> [抜粋]:
::::

研究課題
基盤研究(A)
私達は、丹沢大山においてガス、エアロゾル、雨、霧、林内雨、樹幹流等の採取・分析を行った。関東平野に面するモミの樹冠には多量の汚染物質が沈着しているが、これはエーロゾルやガスの乾性沈着と霧の沈着の影響による。それぞれの寄与を見積もると、大山中腹ではガスの乾性沈着の影響が最も大きく、次いで霧水、粗大粒子、降雨の順であった。霧の発生頻度は標高の上昇と共に高くなるが、大気汚染物質の沈着量も同様であり、標高が高い地域の樹冠ほど霧を介した大気汚染物質の影響が大きい。丹沢山塊における微量ガス成分の濃度分布調査を行った結果、硝酸ガス等の濃度は大山より低いが大差無く、斜面方角依存性は小さいことが分かった。丹沢山塊では大気汚染物質の影響が大山とおよそ同レベルであり、その影響は標高の高い南東斜面の樹冠で顕著であり、ブナ衰退の斜面方角依存性には霧の影響が示唆された。大気汚染物質の植物影響を調べるため、ブナ苗木へのpH3の酸性霧曝露実験を行ったところ、葉の成長が悪くなり、落葉時期が早まった。酸性霧による同様な影響はモミについても見られるが、モミについての衰退メカニズムとしてまずワックス層が破壊され、続いて細胞壁を構成する糖鎖の架橋の機能を持つ2価のカルシウムイオンが水素イオンとイオン交換してはずれ、架橋が解けてカルシウムイオン、ホウ酸イオン、糖鎖が溶脱する。ブナについては蛍光顕微鏡を使って膜に結合したカルシウム濃度を調べたところ、酸の曝露により明らかに濃度減少することが示され、これによる耐性の減少が示唆された。以上のことから、大気汚染物質によりブナやモミの成長は抑制され、さらには枯れる可能性が高いこと、大気汚染物質の影響は大気汚染物質濃度だけでなく、霧の発生頻度、風向等に左右されるので植生の地形的環境に大きく依存することが明らかになった。

::::

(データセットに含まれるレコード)
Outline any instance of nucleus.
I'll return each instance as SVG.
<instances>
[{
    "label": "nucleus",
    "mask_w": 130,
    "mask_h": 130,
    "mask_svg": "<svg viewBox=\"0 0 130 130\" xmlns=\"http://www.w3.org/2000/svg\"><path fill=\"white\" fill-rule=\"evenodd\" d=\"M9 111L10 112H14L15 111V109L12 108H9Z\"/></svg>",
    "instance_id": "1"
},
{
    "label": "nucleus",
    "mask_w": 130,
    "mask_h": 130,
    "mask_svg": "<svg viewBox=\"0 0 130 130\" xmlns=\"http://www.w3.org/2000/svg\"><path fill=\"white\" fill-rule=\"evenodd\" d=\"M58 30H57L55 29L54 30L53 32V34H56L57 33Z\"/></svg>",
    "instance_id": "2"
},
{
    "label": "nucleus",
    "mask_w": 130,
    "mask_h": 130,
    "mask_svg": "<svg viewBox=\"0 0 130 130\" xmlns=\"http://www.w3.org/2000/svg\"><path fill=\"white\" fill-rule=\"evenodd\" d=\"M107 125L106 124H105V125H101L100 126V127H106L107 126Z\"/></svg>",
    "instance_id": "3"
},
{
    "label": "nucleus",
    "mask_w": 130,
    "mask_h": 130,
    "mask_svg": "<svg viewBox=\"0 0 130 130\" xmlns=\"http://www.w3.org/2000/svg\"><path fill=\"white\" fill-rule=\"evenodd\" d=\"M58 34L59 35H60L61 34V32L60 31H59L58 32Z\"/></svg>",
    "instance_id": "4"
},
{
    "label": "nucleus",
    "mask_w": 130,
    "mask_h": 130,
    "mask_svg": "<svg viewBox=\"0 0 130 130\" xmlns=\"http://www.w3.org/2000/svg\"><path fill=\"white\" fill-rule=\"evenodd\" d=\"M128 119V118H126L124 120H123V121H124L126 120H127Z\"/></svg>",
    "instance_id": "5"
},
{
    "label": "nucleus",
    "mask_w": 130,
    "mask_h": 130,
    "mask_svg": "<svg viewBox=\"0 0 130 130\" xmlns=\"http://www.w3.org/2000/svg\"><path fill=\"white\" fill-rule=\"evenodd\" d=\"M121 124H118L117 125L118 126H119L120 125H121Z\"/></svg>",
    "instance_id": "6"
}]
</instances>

::::

> [作業内容 1]:
抜粋について、次の問いに答えてください。
(a) 大山中腹で、樹冠への汚染物質の沈着に最も大きく影響していたのは何ですか。
(b) ブナ苗木に当てた酸性霧のpHはいくつですか。
(c) ブナの膜に結合したカルシウム濃度を調べるのに何を使いましたか。
> [作業内容 2]: 抜粋の「私達は、丹沢大山においてガス」から「存することが明らかになった。」までの部分を、そのまま書き写してください。

> [回答 1]:
(a) ガスの乾性沈着
(b) pH3
(c) 蛍光顕微鏡

> [回答 2]:
私達は、丹沢大山においてガス、エアロゾル、雨、霧、林内雨、樹幹流等の採取・分析を行った。関東平野に面するモミの樹冠には多量の汚染物質が沈着しているが、これはエーロゾルやガスの乾性沈着と霧の沈着の影響による。それぞれの寄与を見積もると、大山中腹ではガスの乾性沈着の影響が最も大きく、次いで霧水、粗大粒子、降雨の順であった。霧の発生頻度は標高の上昇と共に高くなるが、大気汚染物質の沈着量も同様であり、標高が高い地域の樹冠ほど霧を介した大気汚染物質の影響が大きい。丹沢山塊における微量ガス成分の濃度分布調査を行った結果、硝酸ガス等の濃度は大山より低いが大差無く、斜面方角依存性は小さいことが分かった。丹沢山塊では大気汚染物質の影響が大山とおよそ同レベルであり、その影響は標高の高い南東斜面の樹冠で顕著であり、ブナ衰退の斜面方角依存性には霧の影響が示唆された。大気汚染物質の植物影響を調べるため、ブナ苗木へのpH3の酸性霧曝露実験を行ったところ、葉の成長が悪くなり、落葉時期が早まった。酸性霧による同様な影響はモミについても見られるが、モミについての衰退メカニズムとしてまずワックス層が破壊され、続いて細胞壁を構成する糖鎖の架橋の機能を持つ2価のカルシウムイオンが水素イオンとイオン交換してはずれ、架橋が解けてカルシウムイオン、ホウ酸イオン、糖鎖が溶脱する。ブナについては蛍光顕微鏡を使って膜に結合したカルシウム濃度を調べたところ、酸の曝露により明らかに濃度減少することが示され、これによる耐性の減少が示唆された。以上のことから、大気汚染物質によりブナやモミの成長は抑制され、さらには枯れる可能性が高いこと、大気汚染物質の影響は大気汚染物質濃度だけでなく、霧の発生頻度、風向等に左右されるので植生の地形的環境に大きく依存することが明らかになった。